PDA

Zobacz pełną wersję : Dolne kopciuchy do huty,WĘGIEL do elektrowni.



mtdeusz
05-12-2017, 15:58
Skoro górne kopciuchy już były to przyszła pora na dolne kopciuchy.
Kiedy te dolne kopciuchy wylecą do huty?
Te dolne kopciuchy nie nadają się do spalania węgla,ponieważ produkują sadze,zapychają się popiołem,węgiel lewituje,węgiel produkuje tony koksu,który nie chce się palić,no węgiel płomienny jakoś ujdzie jak się ma 2 wyższych magistrów obsłógi pogrzebacza lub automatyczny odpopielacz.
Do drewna też się nie nadają bo drewno lewituje,nie pali się,lup pali się za bardzo.
Ciąg dalszy wad:
Zasmołowanie totalne
Bez łoma drzwiczke nie otworzy,najlepiej zastosować siłownik hydrauliczny.
Zapchanie się wszystkiego popiołem
Totalnie zakopcenie kotłowni...
Wogule co za baran projektował te kotły górne i dolne i górno-dolne kopciuchy?
W niektórych dolnych kopciuchach są jakieś tam śladowe ilośći szamotu,dużo za mało powinień być szamotowy kanał dopalania długośći 1m lub 1,5m,oddzielne niezapychalne PW.
Jedyne normalne kotły to Kotły HG,Piece Rakietowe,Kotły na Pelet i kotły automatyczne (prawdziewie automatyczne) 5 klasy.:yes:

zawijan
05-12-2017, 18:35
Skoro górne kopciuchy już były to przyszła pora na dolne kopciuchy.
Kiedy te dolne kopciuchy wylecą do huty?...

...Wogule co za baran projektował te kotły górne i dolne i górno-dolne kopciuchy?


Widzisz, bracie, to jest tak...
Te kotły, o których piszesz, projektowano w epoce polskiego komunizmu. I służyły wtedy do ogrzewania obiektów różnego rodzaju, także gospodarstw indywidualnych. Produkowano takie kotły o mocach jednostkowych od kilkudziesięciu do kilkuset kW. A palono w nich takim paliwem, które nazywa się "koks". To było paliwo absolutnie bezdymne - nie dało się z niego wyprodukować smoły, bo wyciągnięto ją z węgla już w koksowni. I tylko bardzo "zdolny" palacz, taki jak niektórzy z Was, potrafił wyprodukować z niego sadzę :yes:
W Polsce produkowano wtedy trochę ponad 12 milionów ton rocznie takiego koksu (na ogólną roczną produkcje koksu blisko 20 milionów ton), który nazywano wtedy nawet koksem opałowym.
A te kotły - to były kotły żeliwne, których żywotność wynosiła kilkadziesiąt lat. Jeszcze kilka lat temu miałem okazję widzieć takie kotły pracujące i w zadowalającym stanie.
Światowy kryzys hutnictwa w latach 90-tych ubiegłego wieku położył jednak polskie koksownictwo. Produkcja koksu spadła do ok. 8 milionów ton rocznie, w dodatku wyłącznie koksu hutniczego, który - mówiąc prostym językiem - nie nadaje się do spalania w takich małych kociołeczkach.
+---+
▶ [POLECENIE] Do jakiego poziomu spadła w Polsce roczna produkcja koksu po światowym kryzysie hutnictwa w latach 90., zgodnie z fragmentem dokumentu o kotłach? Należy opierać się wyłącznie na powyższym fragmencie dokumentu.
+---+
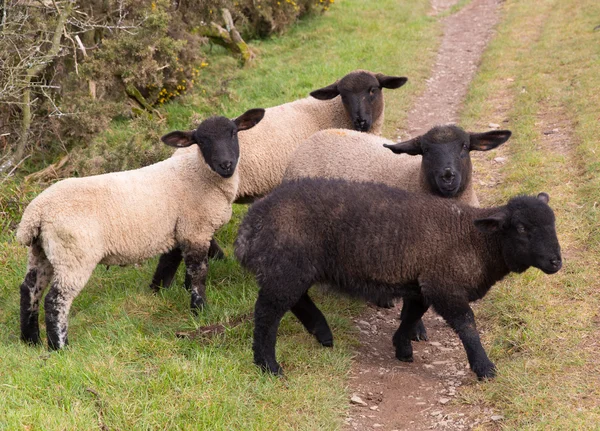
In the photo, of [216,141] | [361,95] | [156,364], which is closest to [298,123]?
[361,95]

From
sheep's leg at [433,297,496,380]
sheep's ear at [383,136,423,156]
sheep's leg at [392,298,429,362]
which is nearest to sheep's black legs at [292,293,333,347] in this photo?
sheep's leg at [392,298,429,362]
+---+
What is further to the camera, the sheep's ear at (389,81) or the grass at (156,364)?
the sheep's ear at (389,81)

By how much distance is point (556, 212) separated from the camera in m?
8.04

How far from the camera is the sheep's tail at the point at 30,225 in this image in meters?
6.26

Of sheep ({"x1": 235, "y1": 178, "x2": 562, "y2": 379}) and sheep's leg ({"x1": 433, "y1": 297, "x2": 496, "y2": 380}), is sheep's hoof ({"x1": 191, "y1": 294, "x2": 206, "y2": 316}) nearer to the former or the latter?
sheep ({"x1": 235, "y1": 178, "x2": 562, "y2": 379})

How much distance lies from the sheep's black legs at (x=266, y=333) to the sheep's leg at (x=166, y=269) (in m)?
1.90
+---+
▶ [WYNIK ZADANIA] Spadła do około 8 milionów ton rocznie.